Pull-wake: stream reconnect path does not fire when agents-server becomes unreachable (Ctrl-C and kill -9 both verified)

## Summary

When the agents-server becomes unreachable (verified for both `Ctrl-C` graceful shutdown **and** `kill -9` hard kill), the pull-wake runner's **stream reconnect path never fires**. The runner reports `stream_connected: true`, `reconnect_count: 0`, `client_status: streaming` and `stream_connected_since` unchanged for the entire duration of the outage. The state machine never transitions to `running.reconnecting`, exponential backoff never runs, and `reconnect_count` is never incremented.

Heartbeats (which are separate, short-lived HTTP POSTs) correctly observe the outage and fail with `ECONNREFUSED` every 30s — so the runner *is* aware on one path that the server is unreachable. But the stream reader sees no error and concludes the stream is fine.
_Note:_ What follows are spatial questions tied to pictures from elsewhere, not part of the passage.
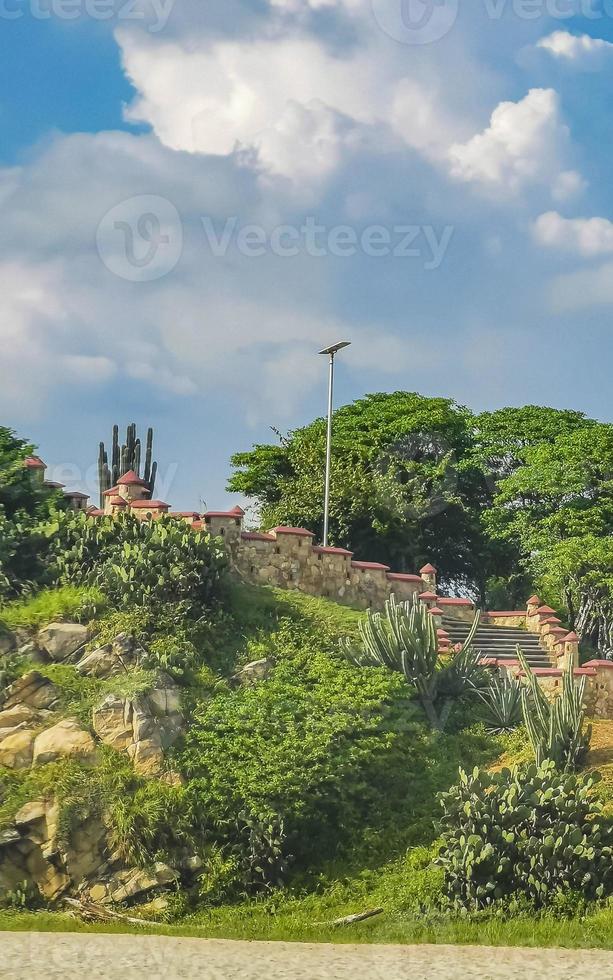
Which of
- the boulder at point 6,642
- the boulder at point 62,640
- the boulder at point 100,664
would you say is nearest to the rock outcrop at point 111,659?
the boulder at point 100,664

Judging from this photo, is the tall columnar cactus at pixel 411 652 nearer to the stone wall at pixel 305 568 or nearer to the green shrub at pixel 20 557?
the stone wall at pixel 305 568

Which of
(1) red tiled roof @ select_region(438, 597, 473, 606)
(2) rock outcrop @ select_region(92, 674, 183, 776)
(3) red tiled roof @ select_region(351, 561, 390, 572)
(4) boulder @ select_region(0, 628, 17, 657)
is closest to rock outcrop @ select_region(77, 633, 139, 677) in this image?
(2) rock outcrop @ select_region(92, 674, 183, 776)

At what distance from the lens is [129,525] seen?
27.6 metres

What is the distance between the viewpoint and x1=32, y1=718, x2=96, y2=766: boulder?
72.3ft

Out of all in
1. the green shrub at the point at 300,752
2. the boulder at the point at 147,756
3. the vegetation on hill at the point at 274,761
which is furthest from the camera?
the boulder at the point at 147,756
Surfaced while testing #4339 (pull-wake runner lifecycle hardening). The PR adds the state machine, exponential backoff (1s → 30s cap), `reconnect_count` tracking, and `running.reconnecting` state — but **none of these engage under any tested failure mode**.

> **Updated**: original framing was specific to graceful shutdown. A follow-up test with `kill -9` (which generates an RST instead of FIN) produced **the same broken behavior** — the bug is not about TCP shutdown signal type, it is about the stream reader not surfacing any server failure as a stream error, regardless of how the server dies.

## Reproductions

### Case A — graceful shutdown (`Ctrl-C`)

Setup:
- Local agents-server running via `pnpm --filter @electric-ax/agents-server dev` (tsx watch on `src/entrypoint.ts`)
- Desktop app connected, pull-wake runner registered and healthy

Steps:
1. Confirm baseline via the new health endpoint:
   ```bash
   curl -sS -H "electric-principal: system:dev-local" \
     "http://127.0.0.1:4437/_electric/runners/<RUNNER_ID>/health" \
     | jq '{rc:.client.reconnect_count, status:.client.status, stream:.client.stream_connected, since:.client.stream_connected_since}'
   ```
   Expected: `rc:0, status:"streaming", stream:true, since:"<some prior time>"`
2. **Stop the server gracefully** — `Ctrl-C` the `pnpm dev` process (or `kill -SIGINT <pid>`).
3. Watch the desktop log at `~/Library/Application Support/Electric Agents/logs/builtin-agents-*.jsonl`. Heartbeat failures appear every 30s:
   ```
   [builtin-agents] pull-wake runner failed  TypeError: fetch failed: connect ECONNREFUSED 127.0.0.1:4437
   ```
4. Leave the server down for several minutes (verified for 17 minutes in original repro).
5. Restart the server.
6. Re-query the health endpoint after the next heartbeat succeeds.

### Case B — hard kill (`kill -9`)

Same setup. Same procedure but `kill -9 <pid>` instead of `Ctrl-C`. RST should be sent immediately. Identical observed behavior:

```
kill at 10:32:45.3Z
first log entry at 10:33:01.7Z  (the regularly-scheduled 30s heartbeat — NOT a reconnect attempt)
+30s   next heartbeat failure
+30s   next heartbeat failure
+30s   next heartbeat failure
```

All entries arrive on the 30s heartbeat schedule. No additional log entries at exponential-backoff intervals (1s, 2s, 4s, 8s, 16s) — which is what we'd expect to see if the stream-reconnect catch branch was firing.

After recovery, `reconnect_count` is still `0` and `stream_connected_since` is unchanged from before the kill. The runner thinks nothing happened.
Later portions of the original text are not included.